Excerpt provided:
-- start --

Almost 25% of Salisbury’s Police Officers are Gone. False Hope Report Printed Elsewhere about the Police Climbing Out of Shortages

Posted on March 13, 2017

Todd Paris, Staff Writer and Salisbury Attorney

♦ In Salisbury’s print media another “false sense of security” report was posted yesterday claiming the Salisbury Police Department was coming out of officer shortages. Specifically five people have been offered employment by the city as police officers.

This “hopeful” report is way premature because the individuals must pass Basic Law Enforcement Testing (BLET) and also pass their field training before they can actually be on the ground filling those vacancies at the street level. Not everyone who takes BLET passes. Not everyone passes the physical aptitude POPAT test. When candidates do pass those tests, it’s not unusual for candidates to wash out during field training. In addition, it is not unusual for candidates to complete BLET only to receive a better offer from a more stable department.

Talk about counting chickens before they bust out of their shells. We understand the Police Chief is under pressure from the City Manager and City Council to fill the vacancies, but saying vacancies are filled before they actually are on the ground is misleading and not transparent.

The Police Chief also shared that 5 officers at Salisbury Police Department are slated to retire this year. This means that even IF all of the five candidates make it through the testing and training, then the SPD will be back at the same numbers. Most likely one or more of the candidates will wash out or get a better offer elsewhere and we will be worse off in vacancies.

When you take a look at neighboring Police Departments you find that the City Council’s excuses that statewide shortage of police officers exists is total bunk.

Kannapolis Police has three vacancies out of 88 positions, a 3% vacancy rate.

Concord Police has eight vacancies out of the 183 positions, a 4% vacancy rate.

Statesville Police has eight vacancies out of 83 positions, a 9% vacancy rate.

Salisbury Police has 19 vacancies out of 81 positions, a 23% vacancy rate.

That’s right readers, almost one in four Salisbury Police Officers are gone. While officer’s pay scales are kind of closely held secrets, I know by talking to officers that Kannapolis and Concord pay much better and Statesville pays about the same.

-- end --

Given request A: In the records, give the lines from the one with "Which one, drawn from" through the end again, swapping "nearest" for "closest" and leaving everything else the same.
The article on Salisbury police vacancies and the records after it come from separate, unrelated sources.

Input rows:

-- start --

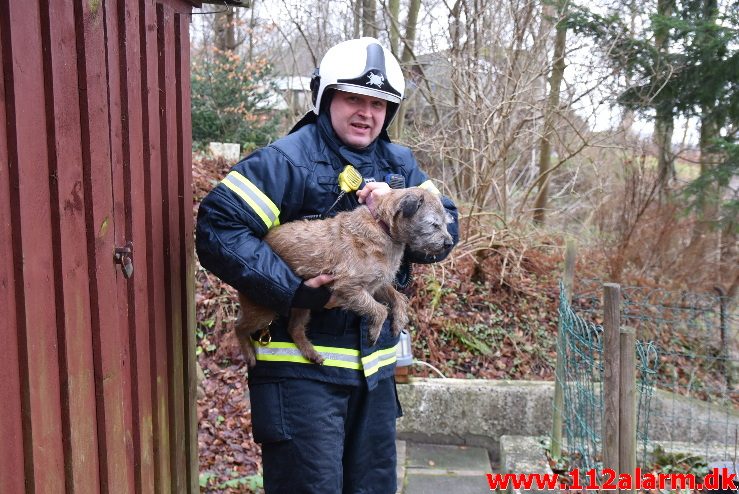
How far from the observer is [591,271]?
31.5 ft

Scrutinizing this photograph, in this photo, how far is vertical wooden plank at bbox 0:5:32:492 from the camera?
6.28 ft

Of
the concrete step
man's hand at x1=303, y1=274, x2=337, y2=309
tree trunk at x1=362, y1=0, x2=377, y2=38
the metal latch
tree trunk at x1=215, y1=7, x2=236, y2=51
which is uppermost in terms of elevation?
tree trunk at x1=215, y1=7, x2=236, y2=51

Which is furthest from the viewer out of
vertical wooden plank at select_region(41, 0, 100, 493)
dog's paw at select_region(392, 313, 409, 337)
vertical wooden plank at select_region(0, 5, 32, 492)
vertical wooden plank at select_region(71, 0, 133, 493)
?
dog's paw at select_region(392, 313, 409, 337)

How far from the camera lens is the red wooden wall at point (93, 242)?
6.56ft

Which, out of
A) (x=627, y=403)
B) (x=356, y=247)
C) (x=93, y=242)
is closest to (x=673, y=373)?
(x=627, y=403)

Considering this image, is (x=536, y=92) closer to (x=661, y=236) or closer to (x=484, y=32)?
(x=484, y=32)

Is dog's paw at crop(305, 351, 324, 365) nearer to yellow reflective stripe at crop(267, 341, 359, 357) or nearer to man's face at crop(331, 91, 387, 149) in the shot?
yellow reflective stripe at crop(267, 341, 359, 357)

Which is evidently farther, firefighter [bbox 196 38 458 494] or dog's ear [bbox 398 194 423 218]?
dog's ear [bbox 398 194 423 218]

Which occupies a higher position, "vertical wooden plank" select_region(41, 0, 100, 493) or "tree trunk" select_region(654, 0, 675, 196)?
"tree trunk" select_region(654, 0, 675, 196)

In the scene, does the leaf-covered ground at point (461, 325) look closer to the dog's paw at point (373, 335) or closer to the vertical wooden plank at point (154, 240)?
the vertical wooden plank at point (154, 240)

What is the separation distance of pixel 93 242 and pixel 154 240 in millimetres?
562

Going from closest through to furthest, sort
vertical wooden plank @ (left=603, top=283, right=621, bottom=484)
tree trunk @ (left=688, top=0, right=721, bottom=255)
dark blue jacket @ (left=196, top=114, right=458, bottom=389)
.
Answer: dark blue jacket @ (left=196, top=114, right=458, bottom=389)
vertical wooden plank @ (left=603, top=283, right=621, bottom=484)
tree trunk @ (left=688, top=0, right=721, bottom=255)

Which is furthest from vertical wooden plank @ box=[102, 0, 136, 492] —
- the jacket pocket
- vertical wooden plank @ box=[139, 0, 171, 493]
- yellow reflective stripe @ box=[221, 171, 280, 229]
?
the jacket pocket

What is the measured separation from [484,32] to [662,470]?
613 cm
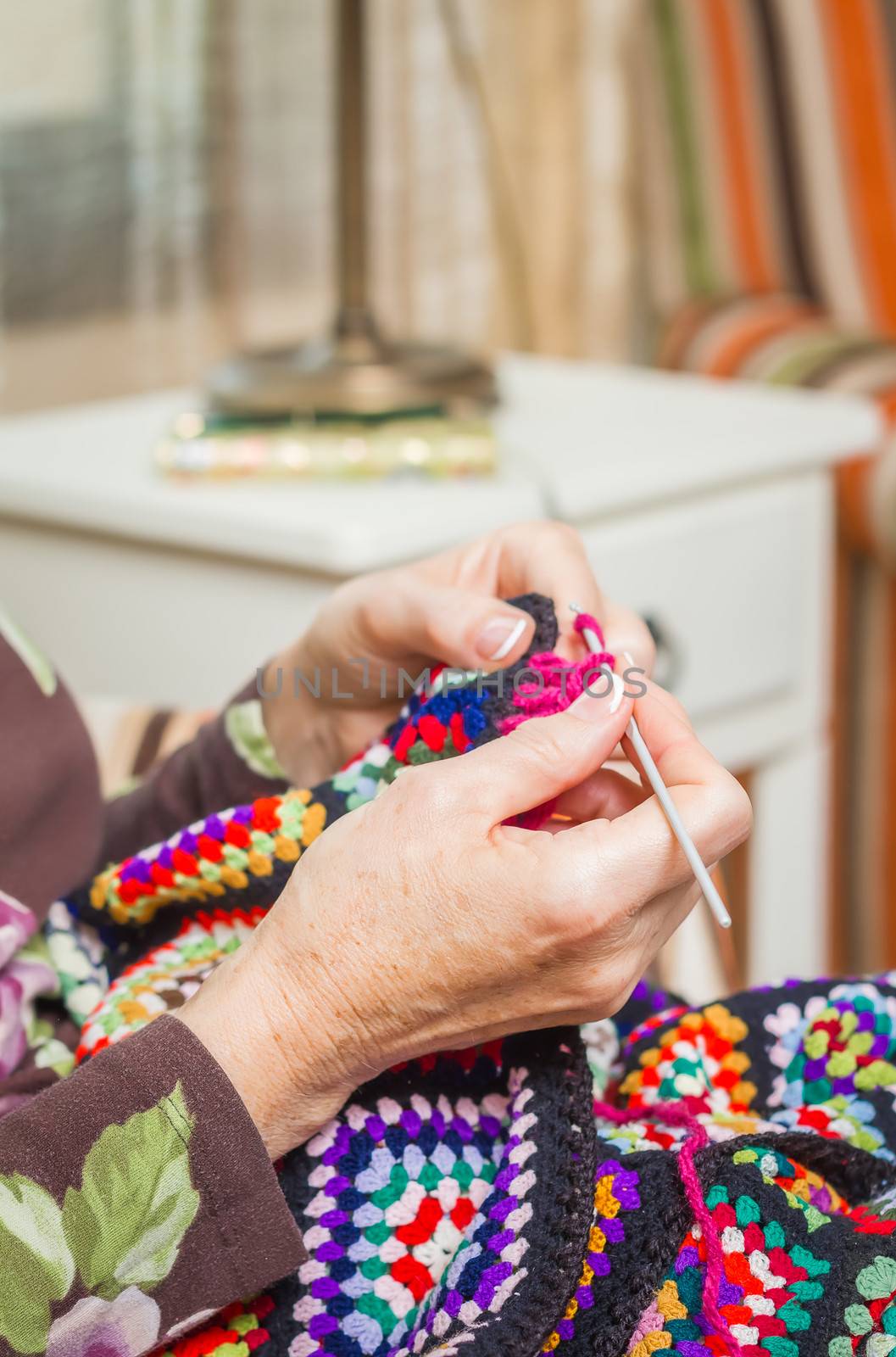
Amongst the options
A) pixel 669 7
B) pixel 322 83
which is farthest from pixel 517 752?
pixel 669 7

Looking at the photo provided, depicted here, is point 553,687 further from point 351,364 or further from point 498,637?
point 351,364

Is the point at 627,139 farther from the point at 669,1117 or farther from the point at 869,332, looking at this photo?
the point at 669,1117

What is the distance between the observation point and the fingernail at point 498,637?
496mm

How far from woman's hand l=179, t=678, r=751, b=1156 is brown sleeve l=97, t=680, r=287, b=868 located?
0.60ft

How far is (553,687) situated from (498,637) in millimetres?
39

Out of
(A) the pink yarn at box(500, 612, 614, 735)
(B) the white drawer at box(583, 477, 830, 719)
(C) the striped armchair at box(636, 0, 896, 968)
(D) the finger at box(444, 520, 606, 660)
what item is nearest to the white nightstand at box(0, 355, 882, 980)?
(B) the white drawer at box(583, 477, 830, 719)

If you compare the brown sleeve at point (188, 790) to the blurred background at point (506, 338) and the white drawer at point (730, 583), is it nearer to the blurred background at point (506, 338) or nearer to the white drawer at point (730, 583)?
the blurred background at point (506, 338)

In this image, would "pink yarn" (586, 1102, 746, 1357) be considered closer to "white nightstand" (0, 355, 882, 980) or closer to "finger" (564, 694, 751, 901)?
"finger" (564, 694, 751, 901)

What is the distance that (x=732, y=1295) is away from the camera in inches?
15.5

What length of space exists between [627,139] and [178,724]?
118 centimetres

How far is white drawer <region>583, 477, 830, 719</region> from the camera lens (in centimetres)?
99

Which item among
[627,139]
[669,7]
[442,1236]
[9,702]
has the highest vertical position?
[669,7]

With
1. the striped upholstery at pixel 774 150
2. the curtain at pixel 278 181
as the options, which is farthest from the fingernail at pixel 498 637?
the striped upholstery at pixel 774 150

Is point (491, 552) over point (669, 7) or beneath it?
beneath
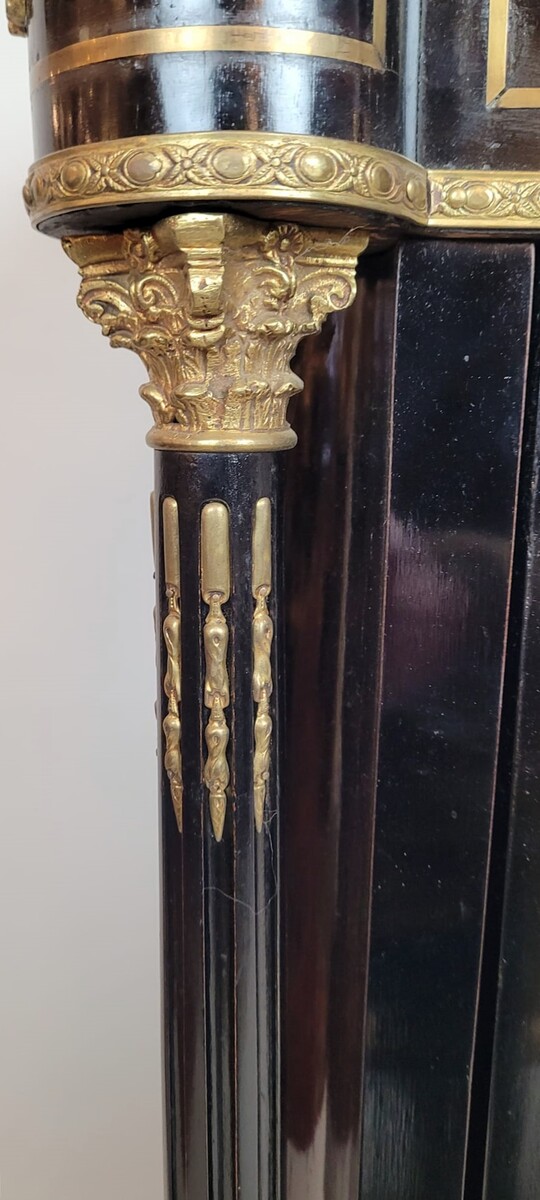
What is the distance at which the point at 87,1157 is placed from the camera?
1.11 m

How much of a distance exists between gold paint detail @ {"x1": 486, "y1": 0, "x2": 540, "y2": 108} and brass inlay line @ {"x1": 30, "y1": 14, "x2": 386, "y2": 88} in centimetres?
8

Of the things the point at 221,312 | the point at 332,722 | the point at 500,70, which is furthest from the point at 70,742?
the point at 500,70

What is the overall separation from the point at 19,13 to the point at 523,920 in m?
0.60

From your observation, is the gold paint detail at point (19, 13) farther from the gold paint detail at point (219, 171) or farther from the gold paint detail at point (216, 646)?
the gold paint detail at point (216, 646)

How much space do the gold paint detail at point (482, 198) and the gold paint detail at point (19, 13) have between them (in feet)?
0.73

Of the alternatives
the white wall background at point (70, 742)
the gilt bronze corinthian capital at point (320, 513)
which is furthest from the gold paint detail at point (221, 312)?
the white wall background at point (70, 742)

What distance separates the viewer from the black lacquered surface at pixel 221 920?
46 cm

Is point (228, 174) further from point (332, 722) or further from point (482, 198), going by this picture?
point (332, 722)

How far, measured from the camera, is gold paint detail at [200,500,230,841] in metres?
0.46

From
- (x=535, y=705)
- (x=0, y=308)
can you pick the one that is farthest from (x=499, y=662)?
(x=0, y=308)

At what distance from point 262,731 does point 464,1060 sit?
0.28m

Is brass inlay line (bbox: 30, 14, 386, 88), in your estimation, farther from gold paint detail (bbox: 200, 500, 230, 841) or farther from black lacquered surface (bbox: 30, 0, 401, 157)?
gold paint detail (bbox: 200, 500, 230, 841)

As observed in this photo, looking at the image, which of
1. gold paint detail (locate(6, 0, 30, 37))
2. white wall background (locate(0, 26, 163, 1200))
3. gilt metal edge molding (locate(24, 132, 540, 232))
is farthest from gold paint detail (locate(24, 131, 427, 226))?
white wall background (locate(0, 26, 163, 1200))

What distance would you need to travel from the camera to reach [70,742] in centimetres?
100
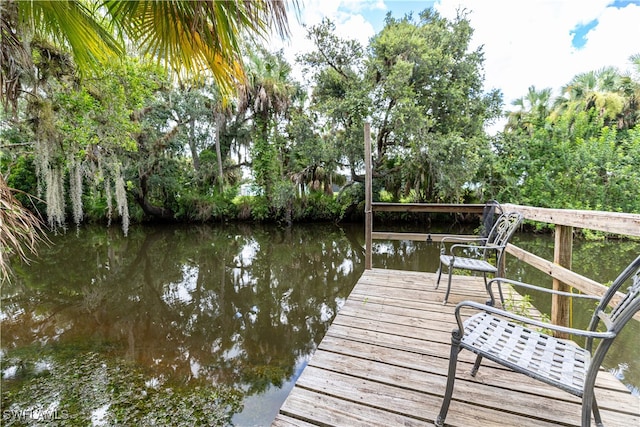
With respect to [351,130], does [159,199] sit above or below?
below

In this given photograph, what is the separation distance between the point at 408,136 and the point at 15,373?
8.63 meters

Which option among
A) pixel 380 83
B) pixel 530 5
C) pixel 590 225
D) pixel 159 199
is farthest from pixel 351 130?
pixel 159 199

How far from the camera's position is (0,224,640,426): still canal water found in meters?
2.25

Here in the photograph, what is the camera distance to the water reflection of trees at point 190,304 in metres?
2.93

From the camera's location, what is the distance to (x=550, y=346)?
4.02ft

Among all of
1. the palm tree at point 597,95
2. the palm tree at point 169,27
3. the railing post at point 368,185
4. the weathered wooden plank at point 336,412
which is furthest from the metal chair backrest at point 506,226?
the palm tree at point 597,95

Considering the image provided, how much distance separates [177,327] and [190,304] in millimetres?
712

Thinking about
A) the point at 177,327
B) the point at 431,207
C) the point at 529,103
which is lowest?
the point at 177,327

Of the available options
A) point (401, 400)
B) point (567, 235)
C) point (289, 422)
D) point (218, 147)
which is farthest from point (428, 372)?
point (218, 147)

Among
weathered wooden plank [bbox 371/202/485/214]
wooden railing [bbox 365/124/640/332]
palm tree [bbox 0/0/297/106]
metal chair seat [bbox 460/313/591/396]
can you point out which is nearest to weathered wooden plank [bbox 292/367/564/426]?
metal chair seat [bbox 460/313/591/396]

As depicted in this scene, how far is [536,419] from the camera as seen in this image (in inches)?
49.5

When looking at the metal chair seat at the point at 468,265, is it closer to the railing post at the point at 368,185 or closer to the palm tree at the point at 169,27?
the railing post at the point at 368,185

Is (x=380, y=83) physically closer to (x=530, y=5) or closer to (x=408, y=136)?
(x=408, y=136)

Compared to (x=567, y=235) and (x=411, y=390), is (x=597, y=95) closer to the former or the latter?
(x=567, y=235)
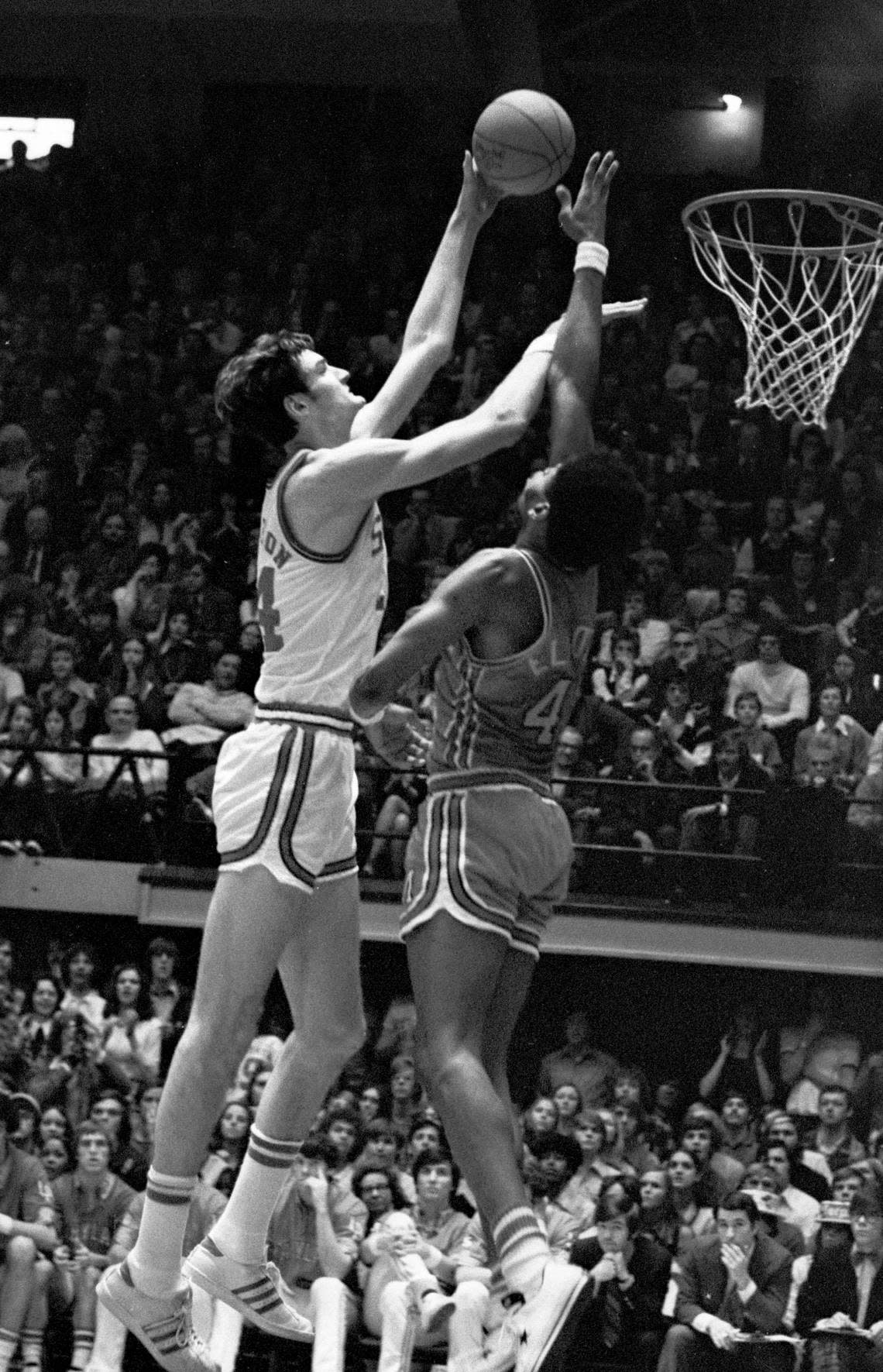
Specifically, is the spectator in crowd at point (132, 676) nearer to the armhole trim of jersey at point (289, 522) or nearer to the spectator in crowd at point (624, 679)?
the spectator in crowd at point (624, 679)

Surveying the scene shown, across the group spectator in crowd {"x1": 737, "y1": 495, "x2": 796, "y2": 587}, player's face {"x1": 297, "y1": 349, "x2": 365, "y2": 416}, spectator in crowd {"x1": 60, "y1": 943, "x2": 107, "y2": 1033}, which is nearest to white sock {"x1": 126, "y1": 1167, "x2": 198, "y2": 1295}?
player's face {"x1": 297, "y1": 349, "x2": 365, "y2": 416}

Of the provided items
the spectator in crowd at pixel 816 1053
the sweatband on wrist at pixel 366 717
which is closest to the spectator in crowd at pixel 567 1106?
the spectator in crowd at pixel 816 1053

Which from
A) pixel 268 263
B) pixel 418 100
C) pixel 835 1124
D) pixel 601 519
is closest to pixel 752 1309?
pixel 835 1124

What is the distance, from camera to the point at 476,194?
554cm

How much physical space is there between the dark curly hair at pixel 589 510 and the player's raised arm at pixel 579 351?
0.15m

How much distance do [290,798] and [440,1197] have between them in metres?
4.61

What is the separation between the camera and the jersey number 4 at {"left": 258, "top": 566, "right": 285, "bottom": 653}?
525cm

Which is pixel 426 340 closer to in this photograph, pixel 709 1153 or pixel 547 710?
pixel 547 710

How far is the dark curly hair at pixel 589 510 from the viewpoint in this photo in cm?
502

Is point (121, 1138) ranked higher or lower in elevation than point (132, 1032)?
lower

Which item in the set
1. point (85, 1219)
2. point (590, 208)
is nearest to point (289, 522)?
point (590, 208)

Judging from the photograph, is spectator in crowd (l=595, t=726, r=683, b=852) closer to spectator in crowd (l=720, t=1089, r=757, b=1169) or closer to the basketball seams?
spectator in crowd (l=720, t=1089, r=757, b=1169)

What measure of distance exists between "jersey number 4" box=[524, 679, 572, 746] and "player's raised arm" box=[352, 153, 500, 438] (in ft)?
2.51

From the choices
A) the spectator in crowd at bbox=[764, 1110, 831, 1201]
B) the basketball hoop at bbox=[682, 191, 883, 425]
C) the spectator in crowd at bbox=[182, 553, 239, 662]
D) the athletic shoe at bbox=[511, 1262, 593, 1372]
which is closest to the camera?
the athletic shoe at bbox=[511, 1262, 593, 1372]
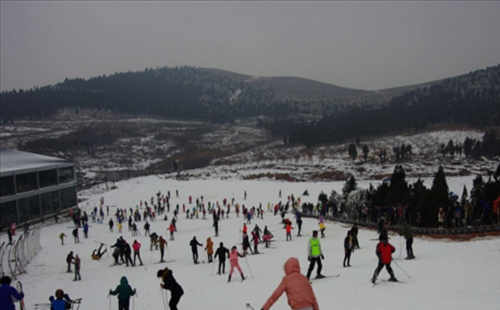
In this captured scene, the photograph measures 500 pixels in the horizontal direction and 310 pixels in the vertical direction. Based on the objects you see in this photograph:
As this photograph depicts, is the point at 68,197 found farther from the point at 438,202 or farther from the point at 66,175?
the point at 438,202

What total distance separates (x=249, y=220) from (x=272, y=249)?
1185 cm

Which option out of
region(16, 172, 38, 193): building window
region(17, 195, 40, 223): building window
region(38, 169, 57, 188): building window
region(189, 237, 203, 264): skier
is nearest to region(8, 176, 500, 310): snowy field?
region(189, 237, 203, 264): skier

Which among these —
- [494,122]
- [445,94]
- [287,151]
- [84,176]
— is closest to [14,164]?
[84,176]

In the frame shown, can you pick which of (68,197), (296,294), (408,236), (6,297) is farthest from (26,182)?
(296,294)

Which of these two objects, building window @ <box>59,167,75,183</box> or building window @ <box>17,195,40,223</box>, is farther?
building window @ <box>59,167,75,183</box>

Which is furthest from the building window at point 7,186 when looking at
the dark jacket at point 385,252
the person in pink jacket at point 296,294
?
the person in pink jacket at point 296,294

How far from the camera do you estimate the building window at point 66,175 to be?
48.2 m

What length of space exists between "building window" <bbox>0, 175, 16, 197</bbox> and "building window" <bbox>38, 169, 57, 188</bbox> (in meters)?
4.49

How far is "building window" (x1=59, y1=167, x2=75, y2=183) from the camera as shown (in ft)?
158

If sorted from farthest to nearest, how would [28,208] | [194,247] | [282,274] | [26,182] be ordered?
[26,182]
[28,208]
[194,247]
[282,274]

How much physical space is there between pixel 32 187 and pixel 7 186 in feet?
12.4

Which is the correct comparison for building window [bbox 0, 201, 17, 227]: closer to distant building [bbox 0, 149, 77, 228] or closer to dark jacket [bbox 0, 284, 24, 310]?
distant building [bbox 0, 149, 77, 228]

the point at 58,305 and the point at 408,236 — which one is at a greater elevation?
the point at 58,305

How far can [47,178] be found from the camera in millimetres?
45500
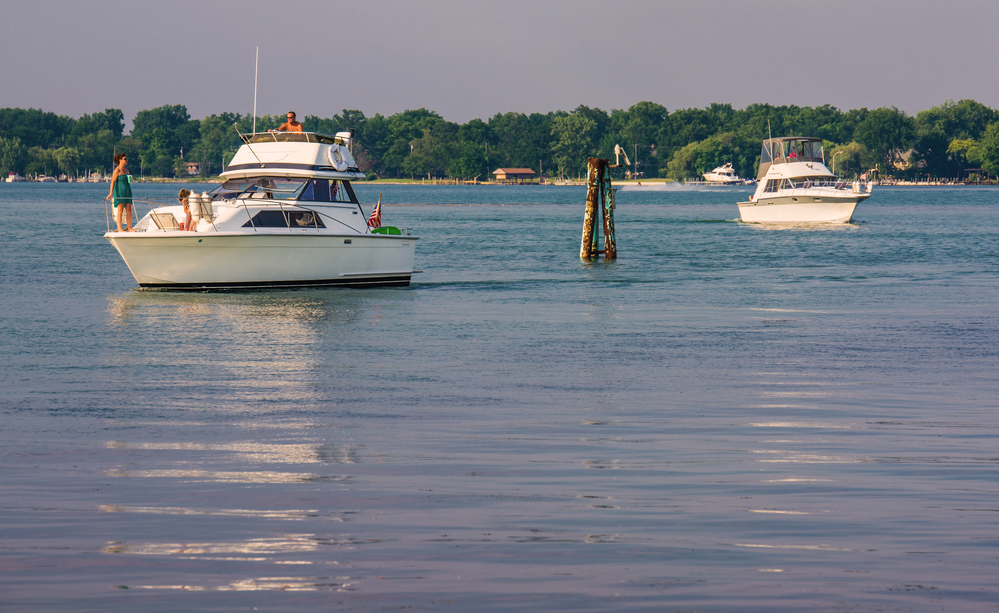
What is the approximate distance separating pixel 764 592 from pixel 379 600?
2248 mm

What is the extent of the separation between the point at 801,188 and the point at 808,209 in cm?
135

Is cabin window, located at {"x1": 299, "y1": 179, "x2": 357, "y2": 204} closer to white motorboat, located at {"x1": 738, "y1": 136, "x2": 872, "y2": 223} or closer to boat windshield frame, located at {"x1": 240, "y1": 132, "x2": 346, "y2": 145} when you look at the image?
boat windshield frame, located at {"x1": 240, "y1": 132, "x2": 346, "y2": 145}

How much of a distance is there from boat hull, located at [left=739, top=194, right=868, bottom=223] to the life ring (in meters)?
39.0

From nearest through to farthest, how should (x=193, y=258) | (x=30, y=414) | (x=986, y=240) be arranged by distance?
(x=30, y=414), (x=193, y=258), (x=986, y=240)

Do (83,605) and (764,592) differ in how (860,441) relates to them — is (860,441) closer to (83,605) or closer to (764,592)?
(764,592)

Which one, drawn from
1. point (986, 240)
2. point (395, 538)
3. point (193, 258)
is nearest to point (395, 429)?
point (395, 538)

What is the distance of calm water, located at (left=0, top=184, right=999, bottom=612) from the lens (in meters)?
5.89

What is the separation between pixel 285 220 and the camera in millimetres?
24547

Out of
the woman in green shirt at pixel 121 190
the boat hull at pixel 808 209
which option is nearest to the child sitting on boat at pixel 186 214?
the woman in green shirt at pixel 121 190

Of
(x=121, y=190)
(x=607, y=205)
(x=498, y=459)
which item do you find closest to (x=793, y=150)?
(x=607, y=205)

-- end --

Given request B: Continue the article on Salisbury police vacancies from the point where it stops.

Output A:
Which one, drawn from
1. point (986, 240)
2. point (395, 538)
3. point (193, 258)
is closest to point (395, 429)?
point (395, 538)

What is the distance of calm water, located at (left=0, top=184, right=999, bottom=612) from the lens (in meters)?
5.89

What is the separation between pixel 285 220 and the camera in millimetres?
24547

Out of
the woman in green shirt at pixel 121 190
the boat hull at pixel 808 209
which option is closest to the child sitting on boat at pixel 186 214?
the woman in green shirt at pixel 121 190

Of
(x=121, y=190)
(x=607, y=205)
(x=498, y=459)
which item do you find closest to (x=793, y=150)?
(x=607, y=205)

Output B:
Interesting questions arise from the data. If the only problem is lower pay, why is Statesville doing more than twice as well on hiring and retention? Personal danger should not be an issue, I have seen Statesville’s FBI Uniform Crime Reports and it’s no “Shangra-La.”

I know from the deposition of ex Chief Collins in Lane vs. City of Salisbury that Salisbury’s Human Resources Department is much more active in officer discipline than city policy is supposed to permit. I have talked to ex officers who complain bitterly about this. They want to be hired and disciplined by their own command staff and use H-R to appeal, like city policy says, and not have H-R dictate to the chief. In the Lane deposition we learned that H-R Manager Ruth Kennerly directly fired an officer and that former Chief Rory Collins could not take any H-R action without going through her. Ultimately the city settled out of court in the Lane matter and paid a sizable settlement for Mrs. Kennerly’s wrongful termination of Officer Lane.

I also spoke with officers who are fully aware about the $6,700.00 per day Fibrant deficit reduces money for salaries and training and that each empty officer slot saves the city around $100K per year that can be tossed into this 2.4 million dollar per year black hole. I have also been told the small salary increase granted right after the last election for many of the officers, was consumed by their increased health insurance costs.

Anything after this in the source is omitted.